その愛情が重すぎるあまり弟達から毛嫌いされていたり、国民から狂人呼ばわりされてしまっているのだが反論の余地もない。同意である。むしろ昔の方がまだよかったような気がすると半目になりながら後ろに少し意識を向ける。
6人…いや7人。敵意や殺意は感じないが見逃しはしないという肌を伝って分かるこの気迫。母親からウルの護衛を命令された連中か。
こういう所が鬱陶しがられるんだよなあ。特にレヌとか。
あそこまで嫌がらなくてもちょっと気を付けるだけで割と快適になるというのに。
いつだったか、母を手玉にころころ出来るのはお前だけだと父に言われたことがあったがそうだろうか。怒った彼女を相手にするのは確かに気を遣うけれども。

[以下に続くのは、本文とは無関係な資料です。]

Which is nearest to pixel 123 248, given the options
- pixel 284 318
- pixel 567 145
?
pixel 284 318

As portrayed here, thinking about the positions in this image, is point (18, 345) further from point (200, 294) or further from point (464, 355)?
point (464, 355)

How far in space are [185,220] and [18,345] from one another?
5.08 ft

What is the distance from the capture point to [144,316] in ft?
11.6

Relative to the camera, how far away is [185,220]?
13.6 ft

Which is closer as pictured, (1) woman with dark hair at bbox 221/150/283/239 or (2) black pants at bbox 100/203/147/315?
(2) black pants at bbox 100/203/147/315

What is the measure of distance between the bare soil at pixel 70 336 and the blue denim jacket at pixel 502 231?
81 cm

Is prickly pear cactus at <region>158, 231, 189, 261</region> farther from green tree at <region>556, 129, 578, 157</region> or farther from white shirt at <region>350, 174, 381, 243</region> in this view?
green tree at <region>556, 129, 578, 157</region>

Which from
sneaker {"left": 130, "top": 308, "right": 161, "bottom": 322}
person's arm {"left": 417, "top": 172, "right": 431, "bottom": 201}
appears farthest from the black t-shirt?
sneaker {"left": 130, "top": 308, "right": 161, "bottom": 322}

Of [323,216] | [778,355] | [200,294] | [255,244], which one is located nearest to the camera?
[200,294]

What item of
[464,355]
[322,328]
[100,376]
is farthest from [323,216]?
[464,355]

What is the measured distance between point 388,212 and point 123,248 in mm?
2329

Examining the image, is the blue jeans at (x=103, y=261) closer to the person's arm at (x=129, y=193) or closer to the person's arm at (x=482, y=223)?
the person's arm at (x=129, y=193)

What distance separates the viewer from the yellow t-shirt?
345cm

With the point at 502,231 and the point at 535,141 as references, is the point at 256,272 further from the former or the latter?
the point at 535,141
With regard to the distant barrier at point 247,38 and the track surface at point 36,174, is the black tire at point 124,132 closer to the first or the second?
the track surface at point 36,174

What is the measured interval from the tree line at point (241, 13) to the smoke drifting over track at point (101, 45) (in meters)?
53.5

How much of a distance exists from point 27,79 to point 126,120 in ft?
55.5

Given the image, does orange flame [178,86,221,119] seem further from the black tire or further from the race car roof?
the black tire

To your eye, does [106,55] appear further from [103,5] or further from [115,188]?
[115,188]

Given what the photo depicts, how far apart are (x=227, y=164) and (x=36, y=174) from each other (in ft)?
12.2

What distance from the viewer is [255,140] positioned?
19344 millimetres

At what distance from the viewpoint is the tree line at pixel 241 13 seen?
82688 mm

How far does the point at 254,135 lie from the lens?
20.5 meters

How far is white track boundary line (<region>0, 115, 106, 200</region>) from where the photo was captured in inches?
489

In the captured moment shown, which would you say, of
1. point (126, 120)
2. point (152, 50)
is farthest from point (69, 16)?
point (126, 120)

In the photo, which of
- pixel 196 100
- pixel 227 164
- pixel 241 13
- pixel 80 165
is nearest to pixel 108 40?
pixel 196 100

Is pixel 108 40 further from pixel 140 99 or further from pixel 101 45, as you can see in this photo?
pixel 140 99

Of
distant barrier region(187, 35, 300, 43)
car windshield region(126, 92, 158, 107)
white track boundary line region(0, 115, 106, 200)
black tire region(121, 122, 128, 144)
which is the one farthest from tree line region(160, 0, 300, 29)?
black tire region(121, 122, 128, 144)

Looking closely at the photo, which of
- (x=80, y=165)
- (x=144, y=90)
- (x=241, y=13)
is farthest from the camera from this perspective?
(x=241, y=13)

十字路を右に曲がれば甘い香りが鼻を擽る。目当ての店だ。何人もの列ができている。流石人気店。
「…あら、僕ひとり? おつかいかしら」
「うん。迷子じゃないよ」
「ふふっ。偉いわねえ」
最後尾に並ぶと前にいる若い女性に話しかけられた。
「おねーさんも1人なの?」
「そうなの。お友達に買ってあげようと思って」
「ぼくはお母さんに」
「まあ、仲良しなのね。素敵だわ」
じっと顔を見つめられる。小首をかしげて見上げてみた。
「もはや凶器…傾国…」
「お姉さん?」
「はいお姉さんです」
見れば分かりますけど。
右手に2個、左手に5個のケーキが入った箱を持ちながら店から出る。
仲良くなった女性にオススメを聞きながら一緒に買ったのだが、どれも見た目から美しく美味しそうだ。これなら母も満足してくれるだろう。
「ありがとう、お姉さん」
「どういたしまして。私も楽しくお買い物が出来たわ」
彼女は6個購入していた。ウルの左手にあるものと合わせて11個。ぴったり数が合う。
「じゃあはい、これどうぞ」
「え? なに、どうしたの?」
それを差し出せば心底驚いた様子で目を丸くしている。その下にうっすらと浮かんでいる隈。何日目の徹夜なのだろう。
「疲れている時は甘いもの」
「え、ええ、そうね?」
「母上もなかなか人使いが荒いから大変だろう」
「なっ…ちょ、ま、でん…え?!」
「君は見ない顔だ。最近入ったのかな」
あからさまに狼狽えているのが面白くて口元が緩む。
「いつから…どうして気付かれたのですか?」
「君が母上から命令された護衛だと? なら最初から」
「はえぇ…ええぇ~…?」
「服装で隠しているが喉の動きが不自然だ、首の筋肉からやり直した方がいいぞ、おにーさん」
「……しんじられない、そこまで見破ってたんですか…」
「上手いから逆に分かりやすい」
「はあ??」
格段に低くなった男性の声にしてやったりと抑えていた笑いが漏れた。見た目とのアンバランスさが凄いのも面白味に拍車をかける。
「11人。君を含めて今僕についている人数 」
「……せいかいです」
「あの店に入ってから増えた。びっくりした」
「びっくりしたはこちらのセリフです」
ぽんぽんと弾む会話が楽しい。妙に遠慮がないのも好感が持てる。
「君の名前は?」
「ロキ・ラーデンハルクです。しがない伯爵家の次男ですよ」
「西区か、王城からは少し遠いな」
「…全部の貴族を覚えてたりするんですか?」
「ふふ、それはどうだろうな」
「ああぁずるいってー、ずるいですよー」
「ははは!」
なんてことのない内容をだらだらと喋っている内に気付けば城へ帰ってきていた。
「じゃあ、自分はこれから別の仕事があるので失礼します。殿下とお話し出来て楽しかったです」
「ああ、またな」
「はい、また機会があれば」
「可笑しなことを言う。ぼくにとって、機会とは与えるものであってつくるものでも巡り合わせるものでもない」
「傅いてもいいですか?」
「存分に」
本当にされるとは思わなかった。少し苦笑いが漏れる。
若干名残惜しそうにしているロキと別れて母の元へ向かう。
「母上、ただいま戻りました」
愛嬌たっぷりににこりと笑う。きゃっきゃとはしゃぐ母はまるで少女のようだ。
侍女にお茶の準備を言い付けながら箱の中身を見せれば一層瞳が輝いた。
なにかご褒美をあげたいわと頬を薄紅に染めながらウルに言う。
「では、お言葉に甘えてひとつだけいいですか?」
採用枠はそうだな、鎧より燕尾服が似合いそうだから執事にしよう。
***
貴族と言えど、誰しもが裕福というわけではない。ロキの家がそうだ。名ばかりの伯爵で、下手を打てば商人の方が富を持っているのではないだろうか。
そこの次男ともなれば大体の想像はつくだろう。
流されるままに入団した騎士団でのらりくらりと働いていることに悲観はないが、情熱的な何かがあるわけでもない。
無論、天才ともてはやされることもない。
秀才だとか器用だとかはよく言われるがそれだけだ。
ああ、あと顔も褒められる。生まれてから20年経つが自分でもなかなかの色男だと自負している。
しかし今日、次元が違う人間を見た。
見た目も中身も意味が分からない。
変哲のないロキの世界に一滴の雫が落ち、その波紋は何処までも広がっていく。
あの人の傍で働けたら楽しいだろうな。世話係が羨ましいだなんで馬鹿げた感想だ。
でも少しだけ想像してしまう。もし、もしも自分があの人の…例えば執事になったら。自己紹介はなんて言おう。
「非現実的過ぎる。やめだやめ」
そもそも己は騎士なのだから。無難に剣を振るっていればいいのだ。